In one or more embodiments, the issued command causes a sound or a musical note to be synthesized.

In one or more embodiments, the location information of each finger of the user is determined in relation to an image of a piano keyboard comprising a plurality of piano keys.

In one or more embodiments, the processing unit uses the location information of each finger of the user to determine which piano key of the plurality of piano keys has been pressed.

In accordance with yet another aspect of the embodiments described herein, there is provided a computer-readable medium embodying a set of instructions implementing a method for tracking fingers of a user, the method involving: using a projector to project a temporal projector light signal, wherein the temporal projector light signal is encoded, for each pixel of the projector, with an information segment comprising the pixel coordinates of the each pixel of the projector; detecting the temporal projector light signal using a plurality of light sensors, each of the plurality of light sensors being attached to a finger of a user, wherein each of the plurality of light sensors is configured to detect the temporal projector light signal and generate a sensor signal; and using a processing unit operatively coupled to each of the plurality of light sensors to receive the sensor signal from each of the plurality of light sensors, to determine a location information of each finger of the user and to issue a command based on the detected location of at least one finger of the user.

Additional aspects related to the invention will be set forth in part in the description which follows, and in part will be obvious from the description, or may be learned by practice of the invention. Aspects of the invention may be realized and attained by means of the elements and combinations of various elements and aspects particularly pointed out in the following detailed description and the appended claims.

## TASKS FOR THIS EXERCISE
a) In the finger-tracking passage, what is each of the light sensors attached to?
b) Carry on the passage about projector-based finger tracking from its last sentence.

## LISTED ENTRIES
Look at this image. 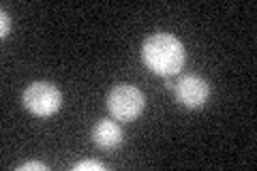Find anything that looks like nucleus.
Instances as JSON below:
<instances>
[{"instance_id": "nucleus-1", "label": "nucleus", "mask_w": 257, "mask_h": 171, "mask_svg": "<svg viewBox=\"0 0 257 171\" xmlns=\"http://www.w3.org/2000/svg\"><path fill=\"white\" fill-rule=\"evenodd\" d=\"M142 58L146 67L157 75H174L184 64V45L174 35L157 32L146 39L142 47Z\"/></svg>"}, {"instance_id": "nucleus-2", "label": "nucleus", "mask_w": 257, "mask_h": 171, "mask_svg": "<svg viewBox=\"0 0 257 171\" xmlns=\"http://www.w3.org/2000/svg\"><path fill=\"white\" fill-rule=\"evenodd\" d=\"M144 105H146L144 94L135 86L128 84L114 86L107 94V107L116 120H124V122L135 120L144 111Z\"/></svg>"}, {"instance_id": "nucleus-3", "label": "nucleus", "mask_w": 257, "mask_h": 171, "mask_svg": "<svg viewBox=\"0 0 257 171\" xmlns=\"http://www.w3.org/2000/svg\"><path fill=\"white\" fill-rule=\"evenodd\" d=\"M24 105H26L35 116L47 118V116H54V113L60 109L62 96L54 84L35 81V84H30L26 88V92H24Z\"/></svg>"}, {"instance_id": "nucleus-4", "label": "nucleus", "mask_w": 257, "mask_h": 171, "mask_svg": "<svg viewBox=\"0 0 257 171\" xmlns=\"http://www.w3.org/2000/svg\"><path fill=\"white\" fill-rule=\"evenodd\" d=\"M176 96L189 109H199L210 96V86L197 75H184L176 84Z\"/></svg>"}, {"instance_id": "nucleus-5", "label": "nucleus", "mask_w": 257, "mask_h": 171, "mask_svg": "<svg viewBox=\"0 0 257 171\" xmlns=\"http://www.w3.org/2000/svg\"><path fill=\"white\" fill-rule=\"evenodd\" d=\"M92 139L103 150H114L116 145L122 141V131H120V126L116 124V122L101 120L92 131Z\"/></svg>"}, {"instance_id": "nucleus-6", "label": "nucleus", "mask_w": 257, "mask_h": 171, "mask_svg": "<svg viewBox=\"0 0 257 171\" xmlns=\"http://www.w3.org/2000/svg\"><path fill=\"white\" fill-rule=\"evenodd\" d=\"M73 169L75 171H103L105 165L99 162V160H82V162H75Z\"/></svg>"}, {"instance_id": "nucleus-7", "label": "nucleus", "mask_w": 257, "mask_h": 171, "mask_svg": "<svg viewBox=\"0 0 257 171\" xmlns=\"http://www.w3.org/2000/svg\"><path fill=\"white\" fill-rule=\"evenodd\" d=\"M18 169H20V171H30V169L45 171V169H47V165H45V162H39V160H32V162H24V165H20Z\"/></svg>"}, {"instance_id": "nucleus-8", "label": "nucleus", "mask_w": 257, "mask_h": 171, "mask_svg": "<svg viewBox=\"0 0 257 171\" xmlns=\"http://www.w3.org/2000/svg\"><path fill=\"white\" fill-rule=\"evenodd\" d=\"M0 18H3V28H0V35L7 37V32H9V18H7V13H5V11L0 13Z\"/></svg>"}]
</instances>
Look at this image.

...

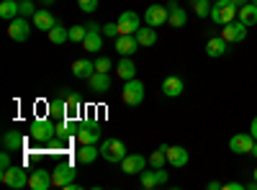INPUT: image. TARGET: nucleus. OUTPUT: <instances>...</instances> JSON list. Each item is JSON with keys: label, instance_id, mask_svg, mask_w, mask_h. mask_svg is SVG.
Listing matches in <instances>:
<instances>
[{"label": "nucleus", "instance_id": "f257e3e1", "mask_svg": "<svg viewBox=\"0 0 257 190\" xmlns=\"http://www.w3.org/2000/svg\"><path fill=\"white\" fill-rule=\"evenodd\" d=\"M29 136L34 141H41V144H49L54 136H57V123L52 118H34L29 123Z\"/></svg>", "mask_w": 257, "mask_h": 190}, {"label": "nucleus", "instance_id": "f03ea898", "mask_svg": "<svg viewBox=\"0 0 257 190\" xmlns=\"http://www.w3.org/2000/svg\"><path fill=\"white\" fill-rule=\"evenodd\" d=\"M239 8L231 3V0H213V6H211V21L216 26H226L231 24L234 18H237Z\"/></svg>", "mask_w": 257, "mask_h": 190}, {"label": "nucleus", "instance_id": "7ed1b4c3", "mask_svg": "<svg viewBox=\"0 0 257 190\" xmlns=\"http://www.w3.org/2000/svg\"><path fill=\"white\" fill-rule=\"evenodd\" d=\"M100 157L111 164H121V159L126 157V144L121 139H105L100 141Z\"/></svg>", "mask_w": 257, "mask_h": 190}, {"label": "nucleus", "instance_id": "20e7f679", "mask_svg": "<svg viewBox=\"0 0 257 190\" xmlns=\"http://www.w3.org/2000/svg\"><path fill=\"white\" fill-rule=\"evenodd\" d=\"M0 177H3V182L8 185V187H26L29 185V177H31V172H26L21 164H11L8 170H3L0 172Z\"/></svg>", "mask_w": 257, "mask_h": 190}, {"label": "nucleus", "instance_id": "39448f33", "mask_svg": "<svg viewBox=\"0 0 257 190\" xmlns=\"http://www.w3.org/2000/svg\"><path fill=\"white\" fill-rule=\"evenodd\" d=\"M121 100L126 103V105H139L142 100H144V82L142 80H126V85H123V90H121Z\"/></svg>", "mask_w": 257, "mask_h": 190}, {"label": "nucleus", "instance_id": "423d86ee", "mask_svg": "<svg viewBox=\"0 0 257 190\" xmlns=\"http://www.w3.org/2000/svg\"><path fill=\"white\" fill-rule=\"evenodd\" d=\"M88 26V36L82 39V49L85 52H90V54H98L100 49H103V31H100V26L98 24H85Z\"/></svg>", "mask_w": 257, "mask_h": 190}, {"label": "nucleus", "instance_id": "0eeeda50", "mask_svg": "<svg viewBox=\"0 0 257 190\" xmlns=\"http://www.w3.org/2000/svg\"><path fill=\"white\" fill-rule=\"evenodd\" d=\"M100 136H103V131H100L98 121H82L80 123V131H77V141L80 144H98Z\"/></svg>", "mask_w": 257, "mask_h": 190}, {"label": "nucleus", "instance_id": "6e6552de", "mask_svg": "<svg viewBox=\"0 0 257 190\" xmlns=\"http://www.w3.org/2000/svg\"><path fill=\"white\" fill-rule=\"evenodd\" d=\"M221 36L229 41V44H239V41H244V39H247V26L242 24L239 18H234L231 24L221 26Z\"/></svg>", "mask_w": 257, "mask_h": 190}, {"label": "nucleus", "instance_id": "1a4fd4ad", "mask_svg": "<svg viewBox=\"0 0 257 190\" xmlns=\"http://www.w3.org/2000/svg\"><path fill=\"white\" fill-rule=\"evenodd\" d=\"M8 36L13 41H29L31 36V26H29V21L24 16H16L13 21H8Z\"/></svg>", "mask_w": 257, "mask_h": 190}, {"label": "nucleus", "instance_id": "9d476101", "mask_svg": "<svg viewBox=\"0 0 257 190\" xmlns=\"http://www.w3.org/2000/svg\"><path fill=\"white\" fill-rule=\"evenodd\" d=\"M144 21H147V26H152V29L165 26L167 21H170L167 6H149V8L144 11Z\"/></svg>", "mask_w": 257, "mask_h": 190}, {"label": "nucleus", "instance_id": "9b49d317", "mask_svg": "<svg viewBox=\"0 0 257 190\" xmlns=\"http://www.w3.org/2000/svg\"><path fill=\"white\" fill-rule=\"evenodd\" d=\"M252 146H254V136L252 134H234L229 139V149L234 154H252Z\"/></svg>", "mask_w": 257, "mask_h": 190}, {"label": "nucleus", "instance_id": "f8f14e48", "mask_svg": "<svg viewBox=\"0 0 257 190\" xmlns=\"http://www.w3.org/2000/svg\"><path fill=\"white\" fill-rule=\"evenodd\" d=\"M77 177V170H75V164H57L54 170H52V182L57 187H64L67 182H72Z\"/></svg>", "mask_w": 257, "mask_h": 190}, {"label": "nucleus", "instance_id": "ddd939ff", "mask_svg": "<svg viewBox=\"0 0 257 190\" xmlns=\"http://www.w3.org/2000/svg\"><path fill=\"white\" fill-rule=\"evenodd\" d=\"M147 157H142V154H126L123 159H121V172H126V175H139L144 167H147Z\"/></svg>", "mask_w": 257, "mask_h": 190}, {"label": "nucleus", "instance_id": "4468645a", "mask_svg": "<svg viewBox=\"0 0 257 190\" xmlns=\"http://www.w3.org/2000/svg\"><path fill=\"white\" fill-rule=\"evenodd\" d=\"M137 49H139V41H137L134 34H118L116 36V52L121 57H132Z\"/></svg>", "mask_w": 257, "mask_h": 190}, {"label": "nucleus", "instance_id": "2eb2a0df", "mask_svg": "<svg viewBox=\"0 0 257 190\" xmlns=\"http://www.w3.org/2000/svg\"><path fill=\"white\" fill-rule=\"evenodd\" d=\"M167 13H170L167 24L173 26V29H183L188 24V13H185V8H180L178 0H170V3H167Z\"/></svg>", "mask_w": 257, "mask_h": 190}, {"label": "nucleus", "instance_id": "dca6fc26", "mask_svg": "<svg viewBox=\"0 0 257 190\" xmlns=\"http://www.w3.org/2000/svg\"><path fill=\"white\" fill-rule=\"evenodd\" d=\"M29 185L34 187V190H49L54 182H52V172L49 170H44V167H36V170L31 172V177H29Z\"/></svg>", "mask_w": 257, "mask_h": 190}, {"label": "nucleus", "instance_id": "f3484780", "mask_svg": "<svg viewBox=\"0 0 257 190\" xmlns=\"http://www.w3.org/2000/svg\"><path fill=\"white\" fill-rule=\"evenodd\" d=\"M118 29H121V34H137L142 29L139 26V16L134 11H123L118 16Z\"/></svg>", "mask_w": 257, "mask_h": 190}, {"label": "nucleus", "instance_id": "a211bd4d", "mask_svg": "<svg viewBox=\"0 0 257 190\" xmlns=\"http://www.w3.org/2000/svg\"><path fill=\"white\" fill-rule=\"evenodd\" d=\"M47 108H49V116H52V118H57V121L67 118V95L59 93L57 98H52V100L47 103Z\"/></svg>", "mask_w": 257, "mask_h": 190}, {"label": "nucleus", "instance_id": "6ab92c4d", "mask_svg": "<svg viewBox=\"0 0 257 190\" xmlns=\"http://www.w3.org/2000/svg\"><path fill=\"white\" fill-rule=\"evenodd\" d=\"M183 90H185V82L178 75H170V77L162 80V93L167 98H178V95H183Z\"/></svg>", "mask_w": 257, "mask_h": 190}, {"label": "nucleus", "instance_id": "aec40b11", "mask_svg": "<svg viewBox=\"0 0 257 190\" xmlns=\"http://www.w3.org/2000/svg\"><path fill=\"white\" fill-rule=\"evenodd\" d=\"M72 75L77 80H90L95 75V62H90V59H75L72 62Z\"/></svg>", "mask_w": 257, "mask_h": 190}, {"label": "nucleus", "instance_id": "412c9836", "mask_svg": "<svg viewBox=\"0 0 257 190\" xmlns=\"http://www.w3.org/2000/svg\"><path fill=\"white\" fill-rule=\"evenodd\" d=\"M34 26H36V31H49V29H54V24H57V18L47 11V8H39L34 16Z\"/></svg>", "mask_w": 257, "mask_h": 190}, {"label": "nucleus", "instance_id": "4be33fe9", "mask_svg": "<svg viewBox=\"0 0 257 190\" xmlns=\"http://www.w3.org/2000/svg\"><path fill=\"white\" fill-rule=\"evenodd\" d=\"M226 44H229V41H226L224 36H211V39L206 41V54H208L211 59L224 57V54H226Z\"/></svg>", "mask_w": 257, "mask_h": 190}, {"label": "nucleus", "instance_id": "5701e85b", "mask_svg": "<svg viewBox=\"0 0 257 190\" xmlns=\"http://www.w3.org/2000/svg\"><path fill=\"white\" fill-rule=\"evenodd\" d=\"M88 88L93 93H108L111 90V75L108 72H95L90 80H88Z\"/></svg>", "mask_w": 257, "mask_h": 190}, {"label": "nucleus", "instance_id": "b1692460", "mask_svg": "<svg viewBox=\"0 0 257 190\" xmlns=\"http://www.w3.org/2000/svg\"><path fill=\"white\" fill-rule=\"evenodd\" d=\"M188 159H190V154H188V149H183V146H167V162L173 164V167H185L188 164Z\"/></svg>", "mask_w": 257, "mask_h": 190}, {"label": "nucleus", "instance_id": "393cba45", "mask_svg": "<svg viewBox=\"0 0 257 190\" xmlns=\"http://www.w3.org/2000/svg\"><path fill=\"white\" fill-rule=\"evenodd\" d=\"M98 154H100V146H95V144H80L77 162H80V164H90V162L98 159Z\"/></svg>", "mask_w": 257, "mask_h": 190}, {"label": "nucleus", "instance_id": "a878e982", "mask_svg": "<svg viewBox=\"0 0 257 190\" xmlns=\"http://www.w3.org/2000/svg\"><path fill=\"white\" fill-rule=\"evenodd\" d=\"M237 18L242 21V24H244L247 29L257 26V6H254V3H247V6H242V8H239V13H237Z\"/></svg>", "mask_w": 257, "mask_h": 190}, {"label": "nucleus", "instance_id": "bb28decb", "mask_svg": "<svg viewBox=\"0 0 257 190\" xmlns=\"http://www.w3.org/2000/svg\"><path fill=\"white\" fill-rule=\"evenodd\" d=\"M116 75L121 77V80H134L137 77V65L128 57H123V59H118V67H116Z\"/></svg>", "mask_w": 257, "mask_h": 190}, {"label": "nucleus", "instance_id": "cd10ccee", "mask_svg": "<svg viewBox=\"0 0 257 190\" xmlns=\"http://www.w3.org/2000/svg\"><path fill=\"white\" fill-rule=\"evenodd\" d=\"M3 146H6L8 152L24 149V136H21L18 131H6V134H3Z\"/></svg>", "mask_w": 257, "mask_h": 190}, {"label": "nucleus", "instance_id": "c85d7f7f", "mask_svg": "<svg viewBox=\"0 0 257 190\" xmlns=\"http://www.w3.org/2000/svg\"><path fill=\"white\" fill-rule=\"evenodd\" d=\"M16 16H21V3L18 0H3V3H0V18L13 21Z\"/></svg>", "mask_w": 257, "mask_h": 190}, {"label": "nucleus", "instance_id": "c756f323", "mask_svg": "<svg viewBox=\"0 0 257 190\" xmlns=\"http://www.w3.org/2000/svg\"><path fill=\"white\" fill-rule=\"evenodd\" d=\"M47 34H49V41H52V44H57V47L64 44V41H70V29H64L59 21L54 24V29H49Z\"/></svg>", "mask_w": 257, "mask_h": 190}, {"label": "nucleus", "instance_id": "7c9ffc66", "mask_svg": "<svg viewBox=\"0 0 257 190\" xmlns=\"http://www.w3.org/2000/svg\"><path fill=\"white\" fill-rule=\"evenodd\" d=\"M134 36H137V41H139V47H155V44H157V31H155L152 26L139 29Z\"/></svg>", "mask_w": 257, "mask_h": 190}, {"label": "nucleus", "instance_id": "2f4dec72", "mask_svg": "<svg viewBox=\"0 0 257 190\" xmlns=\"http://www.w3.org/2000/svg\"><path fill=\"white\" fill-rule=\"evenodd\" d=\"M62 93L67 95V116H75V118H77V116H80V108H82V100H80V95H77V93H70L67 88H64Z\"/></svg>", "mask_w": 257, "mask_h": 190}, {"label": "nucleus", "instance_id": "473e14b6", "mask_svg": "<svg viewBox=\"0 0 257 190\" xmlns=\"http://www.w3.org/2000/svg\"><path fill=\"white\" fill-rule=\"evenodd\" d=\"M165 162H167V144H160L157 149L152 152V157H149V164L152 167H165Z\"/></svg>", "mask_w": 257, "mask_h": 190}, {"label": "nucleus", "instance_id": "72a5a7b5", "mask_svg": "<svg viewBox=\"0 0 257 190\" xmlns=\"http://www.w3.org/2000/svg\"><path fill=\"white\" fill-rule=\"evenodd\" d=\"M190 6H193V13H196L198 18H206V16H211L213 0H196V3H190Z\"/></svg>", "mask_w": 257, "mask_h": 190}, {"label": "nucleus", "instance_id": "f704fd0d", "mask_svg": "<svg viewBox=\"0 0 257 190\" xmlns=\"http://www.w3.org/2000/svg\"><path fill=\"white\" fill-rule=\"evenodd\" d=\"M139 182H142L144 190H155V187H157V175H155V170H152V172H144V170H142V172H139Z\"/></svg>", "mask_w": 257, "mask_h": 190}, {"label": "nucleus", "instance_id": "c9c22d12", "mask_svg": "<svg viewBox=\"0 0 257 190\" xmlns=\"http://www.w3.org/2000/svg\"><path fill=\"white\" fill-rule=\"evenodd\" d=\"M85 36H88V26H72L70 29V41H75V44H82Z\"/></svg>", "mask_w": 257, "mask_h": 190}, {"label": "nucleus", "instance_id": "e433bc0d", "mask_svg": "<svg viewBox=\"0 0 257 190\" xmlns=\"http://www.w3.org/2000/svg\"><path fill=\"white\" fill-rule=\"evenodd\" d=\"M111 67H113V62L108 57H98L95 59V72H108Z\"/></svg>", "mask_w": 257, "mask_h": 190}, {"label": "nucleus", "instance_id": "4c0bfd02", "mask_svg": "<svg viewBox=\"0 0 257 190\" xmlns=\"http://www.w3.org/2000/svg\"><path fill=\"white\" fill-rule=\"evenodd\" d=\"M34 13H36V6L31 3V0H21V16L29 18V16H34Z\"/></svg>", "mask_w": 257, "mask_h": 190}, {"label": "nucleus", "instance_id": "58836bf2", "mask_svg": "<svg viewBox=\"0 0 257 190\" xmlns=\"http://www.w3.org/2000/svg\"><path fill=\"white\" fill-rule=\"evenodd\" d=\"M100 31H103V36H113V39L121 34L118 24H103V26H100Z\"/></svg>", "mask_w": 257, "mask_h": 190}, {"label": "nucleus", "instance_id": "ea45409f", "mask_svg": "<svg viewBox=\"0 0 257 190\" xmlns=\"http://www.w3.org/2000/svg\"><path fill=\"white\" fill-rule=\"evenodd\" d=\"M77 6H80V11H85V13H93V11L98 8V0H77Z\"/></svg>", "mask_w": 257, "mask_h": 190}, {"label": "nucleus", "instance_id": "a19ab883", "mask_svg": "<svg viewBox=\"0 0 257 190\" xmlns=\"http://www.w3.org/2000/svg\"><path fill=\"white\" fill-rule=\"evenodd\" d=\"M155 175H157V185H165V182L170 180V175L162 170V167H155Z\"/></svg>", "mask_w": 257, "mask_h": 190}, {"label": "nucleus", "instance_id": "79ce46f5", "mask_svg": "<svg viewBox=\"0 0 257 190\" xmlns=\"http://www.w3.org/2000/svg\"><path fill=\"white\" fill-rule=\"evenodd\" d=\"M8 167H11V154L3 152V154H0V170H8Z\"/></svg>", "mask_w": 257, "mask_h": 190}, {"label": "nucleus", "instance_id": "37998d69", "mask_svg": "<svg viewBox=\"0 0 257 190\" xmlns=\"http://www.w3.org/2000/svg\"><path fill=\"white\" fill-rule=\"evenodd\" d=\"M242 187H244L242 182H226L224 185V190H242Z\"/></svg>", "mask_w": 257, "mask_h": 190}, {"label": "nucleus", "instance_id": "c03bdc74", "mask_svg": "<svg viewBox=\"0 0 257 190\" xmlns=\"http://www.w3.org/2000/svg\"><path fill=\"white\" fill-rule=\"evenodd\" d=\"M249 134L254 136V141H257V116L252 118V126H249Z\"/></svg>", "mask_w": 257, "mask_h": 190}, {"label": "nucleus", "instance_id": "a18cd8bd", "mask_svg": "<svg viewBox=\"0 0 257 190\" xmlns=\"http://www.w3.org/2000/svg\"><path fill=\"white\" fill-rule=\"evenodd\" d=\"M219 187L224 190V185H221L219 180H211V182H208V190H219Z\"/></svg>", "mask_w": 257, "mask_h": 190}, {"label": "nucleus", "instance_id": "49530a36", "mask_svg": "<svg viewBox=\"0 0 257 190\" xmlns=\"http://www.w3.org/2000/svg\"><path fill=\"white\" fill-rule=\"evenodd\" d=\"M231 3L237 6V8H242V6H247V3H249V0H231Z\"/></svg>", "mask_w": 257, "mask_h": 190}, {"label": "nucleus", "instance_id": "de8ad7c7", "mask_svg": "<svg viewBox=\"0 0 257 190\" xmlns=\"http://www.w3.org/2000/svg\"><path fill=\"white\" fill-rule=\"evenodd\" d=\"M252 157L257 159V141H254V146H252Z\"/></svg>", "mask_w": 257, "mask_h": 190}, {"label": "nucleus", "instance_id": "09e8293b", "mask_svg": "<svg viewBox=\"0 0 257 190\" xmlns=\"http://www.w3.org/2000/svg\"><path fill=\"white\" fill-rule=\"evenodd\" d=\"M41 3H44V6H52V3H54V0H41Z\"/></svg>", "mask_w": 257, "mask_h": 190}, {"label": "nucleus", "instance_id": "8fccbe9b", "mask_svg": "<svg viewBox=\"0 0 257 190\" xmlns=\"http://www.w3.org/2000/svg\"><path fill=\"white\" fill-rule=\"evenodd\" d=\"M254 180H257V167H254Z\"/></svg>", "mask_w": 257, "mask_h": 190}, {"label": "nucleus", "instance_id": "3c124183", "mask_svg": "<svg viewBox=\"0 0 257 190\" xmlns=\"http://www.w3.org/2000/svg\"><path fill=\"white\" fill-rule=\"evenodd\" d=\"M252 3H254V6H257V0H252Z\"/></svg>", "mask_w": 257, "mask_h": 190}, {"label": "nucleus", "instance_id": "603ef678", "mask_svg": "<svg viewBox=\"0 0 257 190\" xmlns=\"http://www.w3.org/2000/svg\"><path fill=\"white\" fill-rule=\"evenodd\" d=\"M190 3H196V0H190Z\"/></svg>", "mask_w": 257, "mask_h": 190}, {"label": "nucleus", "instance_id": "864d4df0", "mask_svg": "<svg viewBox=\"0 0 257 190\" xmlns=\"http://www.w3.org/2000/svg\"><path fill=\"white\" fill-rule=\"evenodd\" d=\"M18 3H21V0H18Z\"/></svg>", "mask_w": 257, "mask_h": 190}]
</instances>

## ANSWERS IN ORDER
a) Each light sensor is attached to a finger of the user.

b)
It is to be understood that both the foregoing and the following descriptions are exemplary and explanatory only and are not intended to limit the claimed invention or application thereof in any manner whatsoever.

BRIEF DESCRIPTION OF THE DRAWINGS

The accompanying drawings, which are incorporated in and constitute a part of this specification exemplify the embodiments of the present invention and, together with the description, serve to explain and illustrate principles of the inventive technique. Specifically:

FIG. 1 illustrates an exemplary embodiment of a finger-tracking system for virtual instruments playback.

FIGS. 2(a) and 2(b) illustrate two temporal coded light signals produced by the projector.

FIG. 3 illustrates an exemplary embodiment of a graphical user interface of the visualization application running on a desktop computer.

FIG. 4 illustrates one exemplary embodiment, wherein the finger-tracking system is used for playing a paper piano keyboard with 88 keys.

FIG. 5 illustrates one exemplary embodiment, wherein the finger-tracking system is used for playing virtual ancient China bells.

FIG. 6 illustrates an exemplary embodiment of an operating sequence of a process utilizing a finger-tracking system to play a virtual musical instrument.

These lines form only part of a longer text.